Mate van arbeidsongeschiktheid
Op basis van de inkomsten die verzoeker met de geselecteerde functies zou kunnen verdienen, heeft het UWV een berekening gemaakt die leidt tot de conclusie dat verzoeker 26,23 % arbeidsongeschikt is.
Gelet op wat van de kant van verzoeker op de zitting is verklaard over de berekening van het arbeidsongeschiktheidspercentage, en specifiek het maatmanloon, gaat de voorzieningenrechter ervan uit dat verzoeker hierover geen beroepsgrond heeft.
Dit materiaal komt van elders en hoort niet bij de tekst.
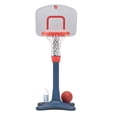 thumbnail image 1 of Step2 Shootin' Hoops Junior Basketball Set, 1 of 4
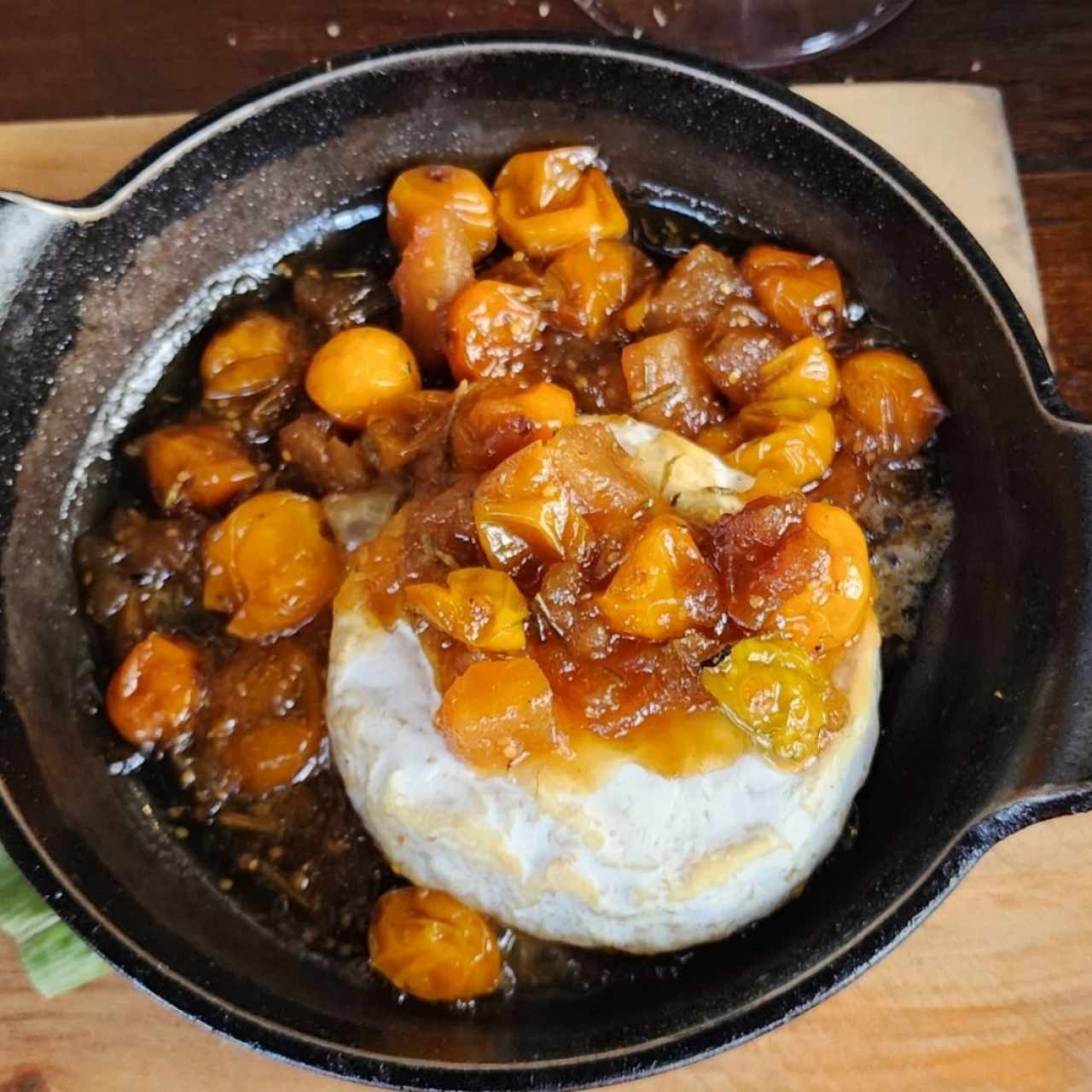 Queso Maduro de Ubate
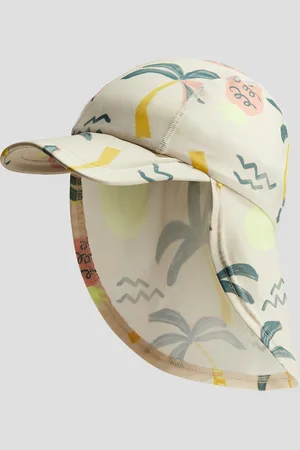 H&M UPF 50+ sun cap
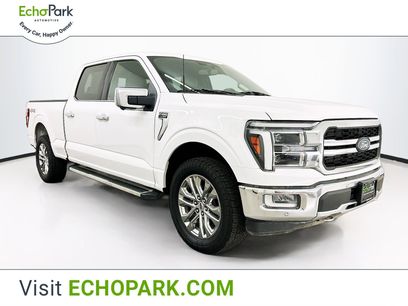 Used 2024 Ford F150 Lariat w/ Tow/Haul Package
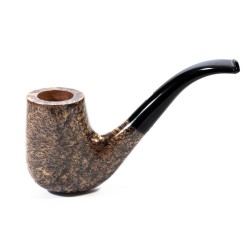 Pipe Castello "Castello" KKKK Smooth Bent Billiard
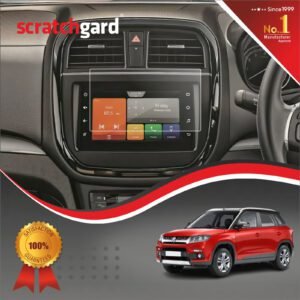 Maruti Vitara Brezza [2015-2018] Screen Protector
De voorzieningenrechter gaat daarom uit van een mate van arbeidsongeschiktheid van 26,23%.
Er ontstaat pas recht op een WIA-uitkering bij een mate van arbeidsongeschiktheid van 35% of meer. Daarom heeft het UWV de WIA-uitkering terecht beëindigd per 3 mei 2020.
Om voor een IVA-uitkering in aanmerking te kunnen komen moet men volledig arbeidsongeschikt zij. Omdat dat bij verzoeker niet het geval is, komt de voorzieningenrechter niet toe aan de beoordeling van de duurzaamheid van zijn beperkingen.
9.
Conclusies
Het beroep zal ongegrond worden verklaard.
Omdat het beroep ongegrond wordt verklaard, is er geen aanleiding om een voorlopige voorziening te treffen.
10.
Schadevergoeding en proceskosten
Omdat het beroep ongegrond wordt verklaard, wijst de voorzieningenrechter het verzoek om schadevergoeding af.
Voor een proceskostenveroordeling bestaat geen aanleiding.

Beslissing

De voorzieningenrechter:
  • verklaart het beroep ongegrond;
  • wijst het verzoek om schadevergoeding af;
  • wijst het verzoek om voorlopige voorziening af.
Deze uitspraak is gedaan door mr. M.Z.B. Sterk, voorzieningenrechter, in aanwezigheid van mr. R.J. Tolner, griffier op 7 augustus 2020 en openbaar gemaakt door middel van geanonimiseerde publicatie op www.rechtspraak.nl.
griffier voorzieningenrechter
Afschrift verzonden aan partijen op:

Rechtsmiddel

Tegen deze uitspraak kan voor zover daarbij is beslist op het beroep binnen zes weken na de dag van verzending daarvan hoger beroep worden ingesteld bij de Centrale Raad van Beroep.
Als hoger beroep is ingesteld, kan bij de voorzieningenrechter van de Centrale Raad van Beroep worden verzocht om het treffen van een voorlopige voorziening.